_Instructions for the task:_
Repeat the full listing, word for word.

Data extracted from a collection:
|---|
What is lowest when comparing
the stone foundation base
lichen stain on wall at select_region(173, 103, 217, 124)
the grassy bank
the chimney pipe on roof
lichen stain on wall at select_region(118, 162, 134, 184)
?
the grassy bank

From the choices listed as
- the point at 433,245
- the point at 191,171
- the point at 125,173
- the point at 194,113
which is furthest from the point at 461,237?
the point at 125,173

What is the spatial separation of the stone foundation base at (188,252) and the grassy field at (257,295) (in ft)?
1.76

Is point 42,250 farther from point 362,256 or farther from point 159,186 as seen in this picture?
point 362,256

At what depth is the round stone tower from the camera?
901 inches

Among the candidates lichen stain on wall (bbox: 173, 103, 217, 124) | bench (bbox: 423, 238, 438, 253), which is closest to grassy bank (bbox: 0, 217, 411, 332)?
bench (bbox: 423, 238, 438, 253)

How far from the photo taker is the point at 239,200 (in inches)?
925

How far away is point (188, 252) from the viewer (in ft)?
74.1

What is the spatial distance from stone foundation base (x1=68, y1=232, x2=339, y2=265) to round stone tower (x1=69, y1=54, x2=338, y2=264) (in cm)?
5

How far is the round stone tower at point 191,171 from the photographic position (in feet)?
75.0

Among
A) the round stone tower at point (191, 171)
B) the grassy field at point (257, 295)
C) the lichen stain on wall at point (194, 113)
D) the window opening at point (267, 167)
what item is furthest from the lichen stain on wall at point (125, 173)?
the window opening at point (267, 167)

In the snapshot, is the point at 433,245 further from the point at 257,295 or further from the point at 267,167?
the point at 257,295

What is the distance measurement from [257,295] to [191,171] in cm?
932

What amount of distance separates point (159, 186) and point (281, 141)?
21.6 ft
|---|
_Result of this task:_
What is lowest when comparing
the stone foundation base
lichen stain on wall at select_region(173, 103, 217, 124)
the grassy bank
the chimney pipe on roof
lichen stain on wall at select_region(118, 162, 134, 184)
?
the grassy bank

From the choices listed as
- the point at 433,245
- the point at 191,171
- the point at 125,173
- the point at 194,113
which is furthest from the point at 461,237?
the point at 125,173

What is the spatial separation of the stone foundation base at (188,252) and the grassy field at (257,295) (in ft)?
1.76

Is point 42,250 farther from point 362,256 or farther from point 159,186 as seen in this picture?
point 362,256

At what depth is the round stone tower from the camera?
901 inches

Among the candidates lichen stain on wall (bbox: 173, 103, 217, 124) | bench (bbox: 423, 238, 438, 253), which is closest to grassy bank (bbox: 0, 217, 411, 332)?
bench (bbox: 423, 238, 438, 253)

How far from the photo taker is the point at 239,200 (in inches)?
925

How far away is point (188, 252) from the viewer (in ft)?
74.1

What is the spatial distance from stone foundation base (x1=68, y1=232, x2=339, y2=265) to round stone tower (x1=69, y1=54, x2=338, y2=264) (in cm)?
5

How far is the round stone tower at point 191,171 from the photographic position (in feet)?
75.0

Among
A) the round stone tower at point (191, 171)
B) the grassy field at point (257, 295)
C) the lichen stain on wall at point (194, 113)
D) the window opening at point (267, 167)
what item is furthest from the lichen stain on wall at point (125, 173)?
the window opening at point (267, 167)

In the snapshot, is the point at 433,245 further from the point at 257,295 or further from the point at 267,167?
the point at 257,295

What is the distance measurement from [257,295] to [191,171] in cm?
932

What amount of distance separates point (159, 186) and point (281, 141)?
21.6 ft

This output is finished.